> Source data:
+---+
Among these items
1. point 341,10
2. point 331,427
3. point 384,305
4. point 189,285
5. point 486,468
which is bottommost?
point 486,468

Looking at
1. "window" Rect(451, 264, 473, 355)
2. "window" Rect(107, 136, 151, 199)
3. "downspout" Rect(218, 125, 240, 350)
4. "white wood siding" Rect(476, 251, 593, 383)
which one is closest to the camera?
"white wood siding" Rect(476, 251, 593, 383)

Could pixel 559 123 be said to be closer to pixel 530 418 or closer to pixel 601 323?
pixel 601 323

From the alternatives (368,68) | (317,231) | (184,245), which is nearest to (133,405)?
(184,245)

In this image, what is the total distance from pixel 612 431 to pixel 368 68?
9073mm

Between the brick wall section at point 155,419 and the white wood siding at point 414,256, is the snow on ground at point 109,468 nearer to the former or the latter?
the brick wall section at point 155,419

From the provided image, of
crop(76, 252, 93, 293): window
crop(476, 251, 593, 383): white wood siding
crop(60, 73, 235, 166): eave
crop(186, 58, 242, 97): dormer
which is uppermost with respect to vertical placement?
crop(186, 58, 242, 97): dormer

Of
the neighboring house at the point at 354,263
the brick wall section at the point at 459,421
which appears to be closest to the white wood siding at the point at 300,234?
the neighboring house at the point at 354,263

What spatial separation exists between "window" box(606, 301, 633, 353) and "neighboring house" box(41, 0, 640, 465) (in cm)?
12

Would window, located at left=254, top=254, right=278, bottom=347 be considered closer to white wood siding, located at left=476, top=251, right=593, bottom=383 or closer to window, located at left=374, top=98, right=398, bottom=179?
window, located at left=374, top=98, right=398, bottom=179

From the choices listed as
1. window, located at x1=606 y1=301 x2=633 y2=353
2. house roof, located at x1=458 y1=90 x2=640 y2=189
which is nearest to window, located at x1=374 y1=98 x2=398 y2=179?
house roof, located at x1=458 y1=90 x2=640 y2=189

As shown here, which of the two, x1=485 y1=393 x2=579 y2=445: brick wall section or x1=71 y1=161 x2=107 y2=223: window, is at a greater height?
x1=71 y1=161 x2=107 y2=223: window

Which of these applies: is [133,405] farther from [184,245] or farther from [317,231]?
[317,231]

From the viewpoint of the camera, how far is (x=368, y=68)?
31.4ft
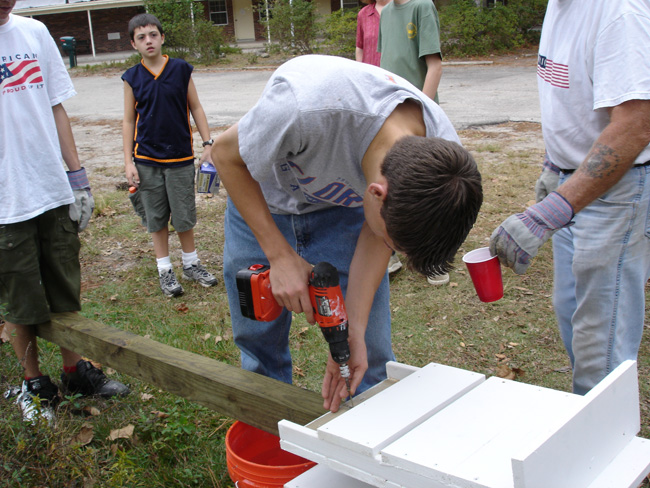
+---+
> THE TASK: Reproduce verbatim the lines from the one containing "Would window, located" through the end of the lines, inclusive, and leave the pictures out of your answer.

> CORRECT RESULT:
Would window, located at left=254, top=254, right=278, bottom=347 be considered closer to white wood siding, located at left=476, top=251, right=593, bottom=383 or closer to window, located at left=374, top=98, right=398, bottom=179?
window, located at left=374, top=98, right=398, bottom=179

From the choices listed as
1. window, located at x1=606 y1=301 x2=633 y2=353
2. house roof, located at x1=458 y1=90 x2=640 y2=189
which is nearest to window, located at x1=374 y1=98 x2=398 y2=179?
house roof, located at x1=458 y1=90 x2=640 y2=189

As shown here, which of the two, x1=485 y1=393 x2=579 y2=445: brick wall section or x1=71 y1=161 x2=107 y2=223: window, is at a greater height?
x1=71 y1=161 x2=107 y2=223: window

Which of these applies: is [133,405] farther from [184,245] or farther from [317,231]?
[317,231]

From the viewpoint of the camera, how far is (x=368, y=68)?
31.4ft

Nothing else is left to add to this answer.